The observation that changes in stuttering type and proportion over time characterize persistence may suggest that protracted and perhaps habituated production of stuttering leads to adaptations in the central nervous system, and that such adaptations reduce the chance of recovery, either naturally or as the result of therapy (e.g., Howell et al., 2000). Such adaptations may arise from the cerebellum which has traditionally been linked to sensory-motor integration (Stein & Glickstein, 1992). Adaptations in other areas of the brain, such as the arcuate fasciculus (Watkins, Smith, Davis & Howell, in press), might also potentially be involved. It may be the case that adaptive modifications in central nervous system functioning occurring up to and beyond age 12 yield more intransigent stuttering behavior that requires different treatments from those that are effective for younger ages. Reports in the clinical literature suggest that this is the case.

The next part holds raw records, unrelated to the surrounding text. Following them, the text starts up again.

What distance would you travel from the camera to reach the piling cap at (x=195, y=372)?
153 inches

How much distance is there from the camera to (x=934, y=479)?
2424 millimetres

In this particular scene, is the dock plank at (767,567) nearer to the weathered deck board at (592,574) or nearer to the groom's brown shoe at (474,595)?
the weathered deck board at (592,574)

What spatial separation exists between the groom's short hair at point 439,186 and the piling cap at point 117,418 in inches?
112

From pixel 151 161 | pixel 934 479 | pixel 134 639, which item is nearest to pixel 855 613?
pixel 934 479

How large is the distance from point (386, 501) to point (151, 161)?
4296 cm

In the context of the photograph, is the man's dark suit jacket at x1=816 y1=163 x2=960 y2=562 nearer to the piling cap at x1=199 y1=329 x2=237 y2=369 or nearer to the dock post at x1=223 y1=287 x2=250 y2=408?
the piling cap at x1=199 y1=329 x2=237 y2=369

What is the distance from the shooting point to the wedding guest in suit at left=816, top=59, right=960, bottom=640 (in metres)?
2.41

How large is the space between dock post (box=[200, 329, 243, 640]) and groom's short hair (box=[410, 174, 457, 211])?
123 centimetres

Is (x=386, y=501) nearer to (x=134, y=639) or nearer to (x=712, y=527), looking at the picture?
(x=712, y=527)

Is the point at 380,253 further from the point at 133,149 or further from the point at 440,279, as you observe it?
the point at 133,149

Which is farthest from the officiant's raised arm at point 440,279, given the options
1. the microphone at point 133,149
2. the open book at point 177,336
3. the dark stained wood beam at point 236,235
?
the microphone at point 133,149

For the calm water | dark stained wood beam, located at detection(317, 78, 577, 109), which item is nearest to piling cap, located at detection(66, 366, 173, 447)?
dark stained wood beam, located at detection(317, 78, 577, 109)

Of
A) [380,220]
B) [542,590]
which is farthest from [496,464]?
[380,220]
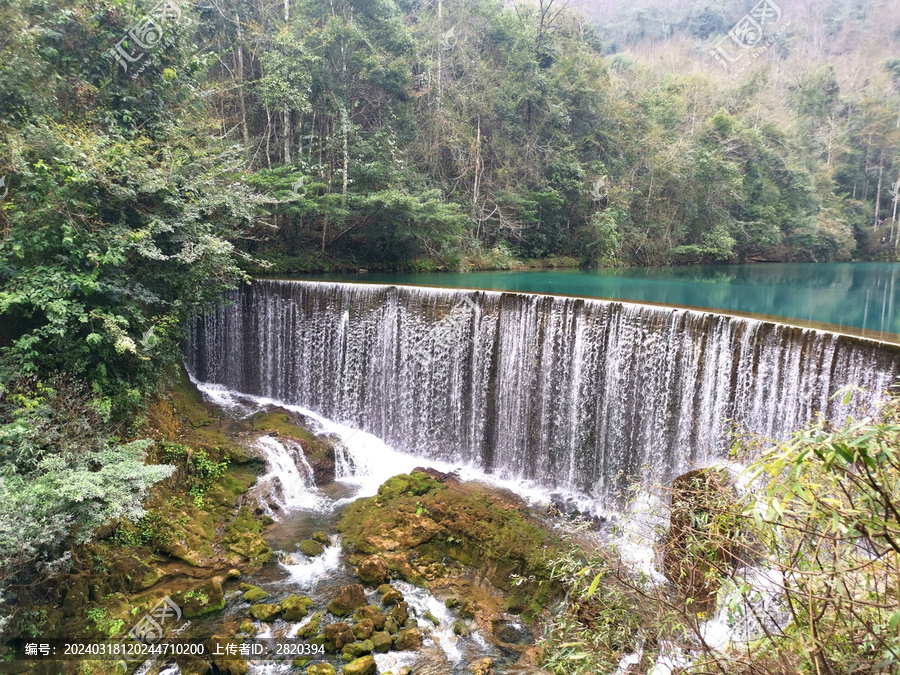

A second possibility is that a positive family history of persistent stuttering is associated with a genetic predisposition for no, or limited, response to treatment. Presently, this speculation is in need of empirical support. It is possible that children in families with a history of persistence may exhibit temperament, speech and central nervous system behaviors and adaptations that interact through family history, and that therapy specifically designed for such intransigent forms is required.
This work was supported by grant 072639 from the Wellcome Trust to Peter Howell.